Extract provided »
---+---
The final tally was -3 str/con, -17 dex, -1 int/wis/cha, and 2 negative levels before succumbing to an assortment of critical hits and untyped energy damage.

Poor fucker never had a chance.

This is why I never let the players pregame for as long as they want, because they will always bowl over the encounter if they have even the slightest competence. Even a CR20 Balor. Anything. I'm a sucker for improvising (contriving, if need be) some kind of ticking clock once the encounter is known to be imminent, and ten saying, "you have x rounds to prepare. What do you do?" It's usually an in-game time mechanic, like rounds or minutes, but real time works too if they players are really dragging their feet about talking strategy.

This is also awesome, though, and the players rule for having put that much hate on a Balor. :drat:

Speaking of which, I used a powerful sphinx in tonight's D&D5 dungeon crawl, and used a real time clock in the encounter. Since the party is stuck in this huge dungeon, they have to scavenge, steal, or trade for any items that they need. So far, they're been looting rooms and bartering with a clan of goblin merchants, but I just gave them a new way to get some items. There's a (plot important) sphinx holed up in a room they just found. He has been sleeping for a long time and wants to game "in such a way as is tradition for my people." So he'll tell them a riddle and give them 30 seconds to solve it, in real time. (I let characters make INT-based skill checks before the riddle is read to buy them more time if one or more of the rolls re high enough.) The catch is that the party has to "ante" one item. If they can't solve the riddle in the time given, they lose the item. But if they get it, they get that back and an item of slightly more value than what they ante'd. Alternately, they can ante themselves and consent to a good, hard hit from the sphinx (he is part cat, after all). I only did that last part because the sphinx really wanted to play but the party was a little gun-shy about anteing the items they happened to have.
---+---
Given material »
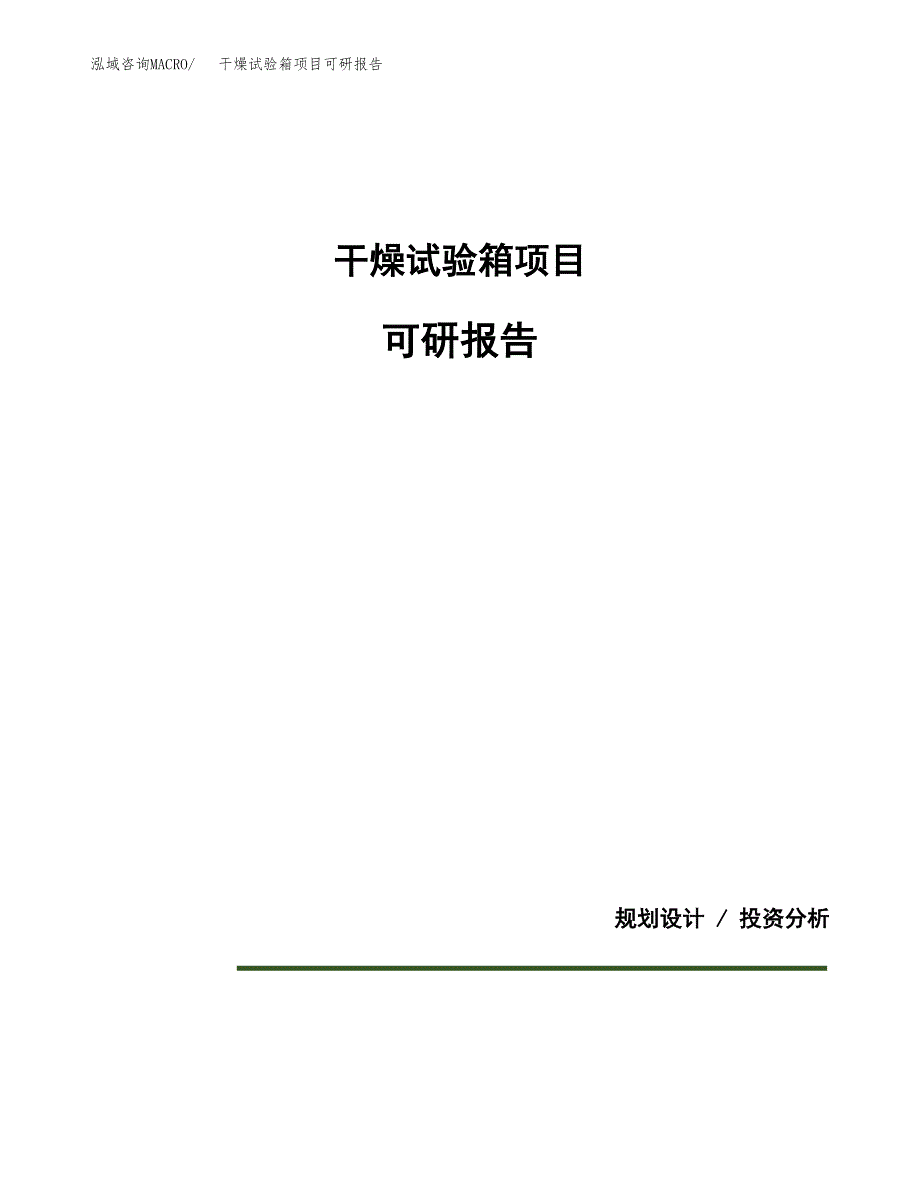 泓域咨询MACRO/　干燥试验箱项目可研报告

干燥试验箱项目

可研报告

规划设计 / 投资分析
---+---
What to work on »
1. From the tabletop gaming post, transcribe everything from "The final tally" down to "had a chance." word for word.
2. In the tabletop gaming post, how long does the sphinx give the party to solve his riddle?

Exercise solutions »
1.
The final tally was -3 str/con, -17 dex, -1 int/wis/cha, and 2 negative levels before succumbing to an assortment of critical hits and untyped energy damage.

Poor fucker never had a chance.

2. 30 seconds, in real time.